如今,这个暗夜,只是当着他的面,不代表天师一门,不代表大越,不代表任何一位帝王,只是他们两个人,只是一对最诚挚的朋友之间的质问。
“我只能说,那非我本意。”
“……”
“……”
“非你本意”
良久,流微嘴里才轻轻吐出这几个字,那句话说完时,她嘴角含着一抹薄凉的笑意,眼里却毫无喜悦之情,悠悠的目光反而透出一丝冰冷。
她忽然转身抬手对温凉发起攻击,紫色光晕闪动强烈,准确无误的打在温凉身上,法术触碰到他的一瞬间炸出万点星花。
温凉没有还手,没有闪躲,直接迎上了那次攻击,嘴边鲜血流的更加肆意,他又一次后退了两步,却无意间带出了身上的一张珍藏多年的纸。
流微法力炸出的星花瞬间染到纸上,那纸轻薄飘落,那一点星花几乎会随风越燃越旺。
温凉眸光忽然一紧,立刻施展法术扑灭了那一张纸上的将燃未燃的火花。
流微惊讶,如果没有记错,仙气幻化的他擅长用火却怕水,若是强行运行水法术扑灭火花自己必然遭到反噬,那一张纸上究竟是什么竟让他如此挂怀。
她凝神,还没有来得及看到那一张纸上的内容,温凉就已经再次运功将那张纸收了回去。
“不是说,死也不会再给任何一个国家当祭司了吗?这身衣服还是又穿到身上了。”流微看着此时受伤不轻的温凉说得讽刺。
而温凉却是面无表情,同样是一团气体幻化而成的永生之人,可他一个问题也回答不了她。
他终究是顾及太多,在意太多,没有她过得潇洒,不如她活得敢爱敢恨。
“你不需要明白。”温凉开口,嘴角鲜血已经流到了脖颈,在月光下划出一道诡异而凄凉的弧度,衬得脸更显苍白。

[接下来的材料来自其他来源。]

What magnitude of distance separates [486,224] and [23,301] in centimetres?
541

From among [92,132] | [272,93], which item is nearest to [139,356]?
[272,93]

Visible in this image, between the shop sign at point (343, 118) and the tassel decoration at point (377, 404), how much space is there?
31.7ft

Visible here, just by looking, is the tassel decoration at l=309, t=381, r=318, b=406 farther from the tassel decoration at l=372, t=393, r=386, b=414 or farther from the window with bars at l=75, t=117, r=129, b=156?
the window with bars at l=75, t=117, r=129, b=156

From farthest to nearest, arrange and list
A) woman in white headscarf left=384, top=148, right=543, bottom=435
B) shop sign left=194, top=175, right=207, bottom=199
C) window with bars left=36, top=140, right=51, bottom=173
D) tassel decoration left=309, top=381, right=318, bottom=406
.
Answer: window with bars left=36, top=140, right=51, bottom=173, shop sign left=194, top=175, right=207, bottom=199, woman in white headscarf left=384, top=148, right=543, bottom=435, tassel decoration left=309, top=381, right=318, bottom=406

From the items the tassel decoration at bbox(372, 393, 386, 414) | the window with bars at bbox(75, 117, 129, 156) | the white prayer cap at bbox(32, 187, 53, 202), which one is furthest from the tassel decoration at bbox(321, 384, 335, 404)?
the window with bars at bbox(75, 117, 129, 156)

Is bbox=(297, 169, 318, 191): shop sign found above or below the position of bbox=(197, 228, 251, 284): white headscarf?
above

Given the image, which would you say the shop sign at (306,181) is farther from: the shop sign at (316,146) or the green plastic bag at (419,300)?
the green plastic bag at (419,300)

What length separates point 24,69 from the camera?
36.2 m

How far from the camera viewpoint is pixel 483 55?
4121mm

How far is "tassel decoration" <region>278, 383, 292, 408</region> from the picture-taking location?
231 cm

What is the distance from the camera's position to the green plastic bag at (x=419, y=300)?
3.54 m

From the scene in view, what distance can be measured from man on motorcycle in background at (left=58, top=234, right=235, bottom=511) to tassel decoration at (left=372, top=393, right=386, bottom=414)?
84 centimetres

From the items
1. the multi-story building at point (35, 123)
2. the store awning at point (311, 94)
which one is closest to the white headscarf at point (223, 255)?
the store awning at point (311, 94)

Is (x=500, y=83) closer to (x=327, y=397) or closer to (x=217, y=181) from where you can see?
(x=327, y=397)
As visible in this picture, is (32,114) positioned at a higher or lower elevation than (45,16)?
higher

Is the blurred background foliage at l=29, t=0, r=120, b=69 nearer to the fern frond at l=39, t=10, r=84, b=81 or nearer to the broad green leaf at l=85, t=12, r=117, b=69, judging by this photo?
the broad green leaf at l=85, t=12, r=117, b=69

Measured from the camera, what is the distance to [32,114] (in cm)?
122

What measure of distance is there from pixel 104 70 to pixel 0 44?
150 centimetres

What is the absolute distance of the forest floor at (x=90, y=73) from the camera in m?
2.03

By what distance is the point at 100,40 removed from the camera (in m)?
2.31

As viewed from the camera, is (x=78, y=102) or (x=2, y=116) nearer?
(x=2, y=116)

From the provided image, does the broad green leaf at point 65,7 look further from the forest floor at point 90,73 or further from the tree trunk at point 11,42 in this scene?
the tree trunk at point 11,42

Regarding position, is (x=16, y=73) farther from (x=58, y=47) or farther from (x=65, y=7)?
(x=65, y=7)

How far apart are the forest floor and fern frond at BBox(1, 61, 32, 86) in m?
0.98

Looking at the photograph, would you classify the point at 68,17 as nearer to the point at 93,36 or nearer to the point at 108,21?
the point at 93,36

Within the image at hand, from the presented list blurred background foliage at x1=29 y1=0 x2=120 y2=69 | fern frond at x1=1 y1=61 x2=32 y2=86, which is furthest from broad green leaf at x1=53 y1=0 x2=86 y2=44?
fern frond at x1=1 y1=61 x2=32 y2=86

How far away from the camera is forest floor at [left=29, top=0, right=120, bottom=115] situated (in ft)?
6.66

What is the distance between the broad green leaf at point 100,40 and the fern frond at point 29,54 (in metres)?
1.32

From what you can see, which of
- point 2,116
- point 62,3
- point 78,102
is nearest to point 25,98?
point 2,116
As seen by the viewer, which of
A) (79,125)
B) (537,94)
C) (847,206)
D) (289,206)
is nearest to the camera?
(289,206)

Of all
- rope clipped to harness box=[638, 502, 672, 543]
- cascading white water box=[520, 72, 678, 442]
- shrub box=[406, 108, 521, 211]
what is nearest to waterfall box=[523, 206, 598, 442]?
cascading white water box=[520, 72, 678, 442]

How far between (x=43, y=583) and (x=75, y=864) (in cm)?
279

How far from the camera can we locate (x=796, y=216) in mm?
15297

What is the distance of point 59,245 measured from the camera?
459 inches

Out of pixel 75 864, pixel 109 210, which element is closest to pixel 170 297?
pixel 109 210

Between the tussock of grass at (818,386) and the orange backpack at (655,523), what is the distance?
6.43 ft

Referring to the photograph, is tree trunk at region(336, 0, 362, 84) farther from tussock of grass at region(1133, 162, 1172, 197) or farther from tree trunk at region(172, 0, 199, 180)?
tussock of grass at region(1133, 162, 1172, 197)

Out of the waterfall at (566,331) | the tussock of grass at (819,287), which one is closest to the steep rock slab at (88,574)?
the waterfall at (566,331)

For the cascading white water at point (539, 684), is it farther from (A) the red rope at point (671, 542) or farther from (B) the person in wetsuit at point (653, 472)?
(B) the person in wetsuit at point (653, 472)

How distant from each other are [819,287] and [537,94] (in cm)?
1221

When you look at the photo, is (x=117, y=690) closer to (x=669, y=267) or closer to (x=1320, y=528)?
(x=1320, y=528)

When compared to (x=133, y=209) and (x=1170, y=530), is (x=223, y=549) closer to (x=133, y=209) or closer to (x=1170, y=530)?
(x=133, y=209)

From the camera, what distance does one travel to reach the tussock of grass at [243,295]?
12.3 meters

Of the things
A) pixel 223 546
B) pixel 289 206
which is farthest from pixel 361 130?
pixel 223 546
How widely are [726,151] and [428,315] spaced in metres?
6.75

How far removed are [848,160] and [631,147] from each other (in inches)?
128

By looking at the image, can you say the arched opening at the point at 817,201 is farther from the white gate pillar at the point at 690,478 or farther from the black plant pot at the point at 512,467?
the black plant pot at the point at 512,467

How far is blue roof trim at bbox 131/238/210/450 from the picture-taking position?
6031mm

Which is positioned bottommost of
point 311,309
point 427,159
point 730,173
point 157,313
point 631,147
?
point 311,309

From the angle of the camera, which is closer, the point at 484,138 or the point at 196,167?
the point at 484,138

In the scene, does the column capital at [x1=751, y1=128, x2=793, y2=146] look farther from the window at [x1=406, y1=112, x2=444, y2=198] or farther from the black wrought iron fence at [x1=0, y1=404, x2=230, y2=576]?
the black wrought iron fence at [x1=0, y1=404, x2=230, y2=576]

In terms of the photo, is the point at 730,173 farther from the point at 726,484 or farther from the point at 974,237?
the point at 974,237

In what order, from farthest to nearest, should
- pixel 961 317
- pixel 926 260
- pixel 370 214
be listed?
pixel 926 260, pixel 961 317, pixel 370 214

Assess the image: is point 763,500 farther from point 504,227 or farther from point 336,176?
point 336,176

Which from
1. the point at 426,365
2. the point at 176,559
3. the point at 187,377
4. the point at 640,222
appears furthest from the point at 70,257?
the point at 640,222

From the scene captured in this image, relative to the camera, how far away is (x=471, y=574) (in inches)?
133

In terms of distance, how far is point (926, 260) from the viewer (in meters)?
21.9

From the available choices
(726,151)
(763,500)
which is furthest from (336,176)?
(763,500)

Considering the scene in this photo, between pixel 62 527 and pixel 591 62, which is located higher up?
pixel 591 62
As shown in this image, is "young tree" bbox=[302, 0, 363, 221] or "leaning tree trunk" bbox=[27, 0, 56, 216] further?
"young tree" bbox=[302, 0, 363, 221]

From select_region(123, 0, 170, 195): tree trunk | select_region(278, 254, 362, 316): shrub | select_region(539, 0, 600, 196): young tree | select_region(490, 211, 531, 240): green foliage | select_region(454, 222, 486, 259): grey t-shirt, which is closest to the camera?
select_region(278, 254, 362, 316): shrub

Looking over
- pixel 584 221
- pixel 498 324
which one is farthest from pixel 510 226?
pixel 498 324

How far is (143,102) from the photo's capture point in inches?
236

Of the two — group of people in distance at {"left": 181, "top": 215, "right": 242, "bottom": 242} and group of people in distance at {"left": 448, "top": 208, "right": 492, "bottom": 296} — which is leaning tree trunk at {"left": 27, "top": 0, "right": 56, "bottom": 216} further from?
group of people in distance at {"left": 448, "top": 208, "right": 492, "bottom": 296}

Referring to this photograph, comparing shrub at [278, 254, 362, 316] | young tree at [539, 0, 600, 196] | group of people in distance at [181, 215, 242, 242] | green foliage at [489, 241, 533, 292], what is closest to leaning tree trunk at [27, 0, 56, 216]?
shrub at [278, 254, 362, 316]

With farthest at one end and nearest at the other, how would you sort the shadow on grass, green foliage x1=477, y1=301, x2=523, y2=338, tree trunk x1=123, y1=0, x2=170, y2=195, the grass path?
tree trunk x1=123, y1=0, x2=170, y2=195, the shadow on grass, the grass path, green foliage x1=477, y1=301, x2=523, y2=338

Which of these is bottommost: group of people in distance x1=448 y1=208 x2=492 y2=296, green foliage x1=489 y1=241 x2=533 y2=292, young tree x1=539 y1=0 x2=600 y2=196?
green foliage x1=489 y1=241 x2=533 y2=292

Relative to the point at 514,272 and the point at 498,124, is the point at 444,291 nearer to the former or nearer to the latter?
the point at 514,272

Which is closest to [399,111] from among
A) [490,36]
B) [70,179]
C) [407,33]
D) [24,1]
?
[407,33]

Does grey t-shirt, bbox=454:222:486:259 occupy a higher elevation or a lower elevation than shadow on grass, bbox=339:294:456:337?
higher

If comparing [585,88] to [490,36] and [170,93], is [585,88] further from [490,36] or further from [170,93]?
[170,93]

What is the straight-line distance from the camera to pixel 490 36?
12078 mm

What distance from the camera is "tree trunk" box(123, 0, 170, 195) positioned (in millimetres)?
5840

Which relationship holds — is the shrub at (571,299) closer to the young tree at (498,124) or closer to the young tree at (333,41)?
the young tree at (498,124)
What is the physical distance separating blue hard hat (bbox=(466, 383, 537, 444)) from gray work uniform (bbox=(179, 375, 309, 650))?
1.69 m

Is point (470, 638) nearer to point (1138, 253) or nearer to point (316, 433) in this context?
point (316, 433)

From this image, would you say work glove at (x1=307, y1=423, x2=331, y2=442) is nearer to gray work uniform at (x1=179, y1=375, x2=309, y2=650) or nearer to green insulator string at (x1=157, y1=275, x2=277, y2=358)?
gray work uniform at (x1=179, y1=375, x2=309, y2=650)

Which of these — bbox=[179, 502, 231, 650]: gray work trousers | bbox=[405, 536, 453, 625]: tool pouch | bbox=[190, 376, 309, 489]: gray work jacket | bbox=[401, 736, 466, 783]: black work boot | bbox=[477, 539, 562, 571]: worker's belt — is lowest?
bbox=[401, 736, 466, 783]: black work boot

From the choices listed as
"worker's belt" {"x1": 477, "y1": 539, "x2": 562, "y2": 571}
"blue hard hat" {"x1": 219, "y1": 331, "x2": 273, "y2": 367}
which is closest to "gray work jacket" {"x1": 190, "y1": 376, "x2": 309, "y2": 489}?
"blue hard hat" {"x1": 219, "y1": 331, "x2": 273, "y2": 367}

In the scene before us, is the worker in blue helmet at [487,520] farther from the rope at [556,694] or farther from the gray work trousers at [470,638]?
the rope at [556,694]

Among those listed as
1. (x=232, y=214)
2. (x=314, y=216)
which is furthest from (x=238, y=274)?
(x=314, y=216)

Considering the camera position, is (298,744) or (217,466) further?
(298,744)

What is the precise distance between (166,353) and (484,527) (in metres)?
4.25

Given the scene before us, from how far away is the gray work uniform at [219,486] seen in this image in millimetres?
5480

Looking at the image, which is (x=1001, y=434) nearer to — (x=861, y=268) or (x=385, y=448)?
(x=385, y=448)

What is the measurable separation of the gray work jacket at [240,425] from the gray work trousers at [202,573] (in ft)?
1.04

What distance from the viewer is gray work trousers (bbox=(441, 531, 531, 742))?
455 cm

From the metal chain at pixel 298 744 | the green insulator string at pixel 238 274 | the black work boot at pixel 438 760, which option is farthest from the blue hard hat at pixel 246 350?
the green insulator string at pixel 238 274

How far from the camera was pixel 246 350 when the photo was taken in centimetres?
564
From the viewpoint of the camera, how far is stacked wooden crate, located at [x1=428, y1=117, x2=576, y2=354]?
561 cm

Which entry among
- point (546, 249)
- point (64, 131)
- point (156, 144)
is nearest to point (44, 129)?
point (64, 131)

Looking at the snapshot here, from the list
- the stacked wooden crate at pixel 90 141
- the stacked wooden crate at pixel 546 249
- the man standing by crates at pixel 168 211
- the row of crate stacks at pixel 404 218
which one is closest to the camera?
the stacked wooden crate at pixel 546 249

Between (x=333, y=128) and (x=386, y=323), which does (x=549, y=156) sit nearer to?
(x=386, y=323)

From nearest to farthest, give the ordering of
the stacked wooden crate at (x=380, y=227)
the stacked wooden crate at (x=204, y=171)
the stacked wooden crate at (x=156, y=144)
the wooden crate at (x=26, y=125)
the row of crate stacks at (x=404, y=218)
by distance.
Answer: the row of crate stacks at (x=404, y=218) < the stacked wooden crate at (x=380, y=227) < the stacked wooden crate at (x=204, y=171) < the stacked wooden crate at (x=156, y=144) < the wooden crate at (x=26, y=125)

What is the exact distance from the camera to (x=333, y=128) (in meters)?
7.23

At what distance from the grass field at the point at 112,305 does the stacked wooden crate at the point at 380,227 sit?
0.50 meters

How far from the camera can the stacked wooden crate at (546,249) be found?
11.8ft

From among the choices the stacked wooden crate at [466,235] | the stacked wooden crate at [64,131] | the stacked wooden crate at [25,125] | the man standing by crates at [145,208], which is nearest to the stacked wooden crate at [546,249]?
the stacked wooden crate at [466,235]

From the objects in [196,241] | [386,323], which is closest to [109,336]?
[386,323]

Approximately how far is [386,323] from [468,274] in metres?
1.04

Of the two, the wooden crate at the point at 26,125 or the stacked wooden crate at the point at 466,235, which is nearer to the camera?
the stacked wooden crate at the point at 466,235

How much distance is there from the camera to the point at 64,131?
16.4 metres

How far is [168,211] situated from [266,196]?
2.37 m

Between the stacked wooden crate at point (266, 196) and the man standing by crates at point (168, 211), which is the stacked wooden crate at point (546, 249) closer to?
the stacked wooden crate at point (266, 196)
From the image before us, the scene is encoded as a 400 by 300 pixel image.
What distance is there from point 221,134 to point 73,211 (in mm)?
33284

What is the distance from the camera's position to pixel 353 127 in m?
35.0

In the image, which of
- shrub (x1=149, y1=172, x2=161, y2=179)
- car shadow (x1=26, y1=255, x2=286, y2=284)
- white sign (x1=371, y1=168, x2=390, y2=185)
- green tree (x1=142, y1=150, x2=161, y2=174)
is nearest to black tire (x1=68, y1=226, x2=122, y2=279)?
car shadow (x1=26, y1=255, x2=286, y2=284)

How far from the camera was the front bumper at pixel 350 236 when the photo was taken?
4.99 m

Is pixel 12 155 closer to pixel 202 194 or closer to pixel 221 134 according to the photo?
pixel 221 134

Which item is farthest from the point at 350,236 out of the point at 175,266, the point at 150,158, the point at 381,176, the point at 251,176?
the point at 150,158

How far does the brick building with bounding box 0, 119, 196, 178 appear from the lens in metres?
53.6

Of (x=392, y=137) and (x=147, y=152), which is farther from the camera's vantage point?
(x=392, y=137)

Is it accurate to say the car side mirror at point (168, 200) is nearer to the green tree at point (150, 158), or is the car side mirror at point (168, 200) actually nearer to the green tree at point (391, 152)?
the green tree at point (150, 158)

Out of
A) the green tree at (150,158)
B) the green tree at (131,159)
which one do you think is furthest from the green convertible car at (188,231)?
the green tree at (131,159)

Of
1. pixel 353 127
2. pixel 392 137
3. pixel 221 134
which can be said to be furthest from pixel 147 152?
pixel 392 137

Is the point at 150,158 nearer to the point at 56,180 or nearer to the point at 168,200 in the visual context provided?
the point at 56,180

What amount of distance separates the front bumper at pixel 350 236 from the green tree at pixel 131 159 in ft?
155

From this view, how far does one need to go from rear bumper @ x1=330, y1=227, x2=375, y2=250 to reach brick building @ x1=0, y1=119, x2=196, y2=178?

微风不时从窗口钻进屋子,似乎也为这冰冷的气氛封冻,掀不起一丝风浪。
温凉白衣款款凝眸注视着她,好像那三百年的光阴不曾来过,好像还是在天师大殿上,好像他还可以再叫她一声:“小十九。”
不可能了,已经不可能了。
“要想治好你的伤,让你完全恢复法力,必须要找到清尘宗的圣物,雪灵芝,不过……”温凉说着上前靠近流微,白色袖袍隐藏的手下瞬间弹出一颗药丸。
那药丸很听话的跑到了流微的嘴里,流微还没有来得及反抗便被他以更快的速度打昏。
她身体软软的倒下去,落在他早已备好的怀抱。
温凉小心翼翼的将她放在椅子上躺好,她身子本就虚弱,又用尽法力给了自己那致命的两击,早已对他的攻击无法还手,而如果不把她打昏,她一定是不会去吃那个药丸。
他低眸看着她,眼中五味杂陈之意顿起,他今生皆为自己所爱之人而活,而这其中他最对不起的便是她。
温凉身子渐渐放低在流微身边蹲下,缓缓开口:“流微,这个药丸可以暂时稳固你的法力,希望你可以好好的,对了,我找到那个我等了七百年的女孩了,你……”
温凉一句话还未说完,耳边就传来了一句自己弟子的提醒:“大祭司,国舅爷来了。”
听完这句话,温凉没有惊讶而是一种早就料到结果的了然,国舅在祭司甄选前期将自己的女儿送进宫,肯定是要找他给自己的女儿开后门。
而这一次余纾随进宫的目的,已经昭然若揭,朝廷众人也都心照不宣罢了。
他叹气起身看着椅子上熟睡的女子,良久长舒一口气道:“流微,不管这一次你来选妃出于什么目的,我会帮你,因为这一次我想为自己对你做的所有,原罪。”
如何原罪,其实他也不清楚,可是今生至此,活过千年,他最对不起的只有她一人,所以无论如何要做点什么。
月光轻洒,在微微的白色光晕中消弭了温凉的身影,只剩下流微和离澈,一个眠人和一个不眠人的屋子。
孤清,冷寂,这安静的一幕似乎总在冥冥之中诉说着因果,而最后人们各自偏离人生的轨迹,再相逢,已是陌路。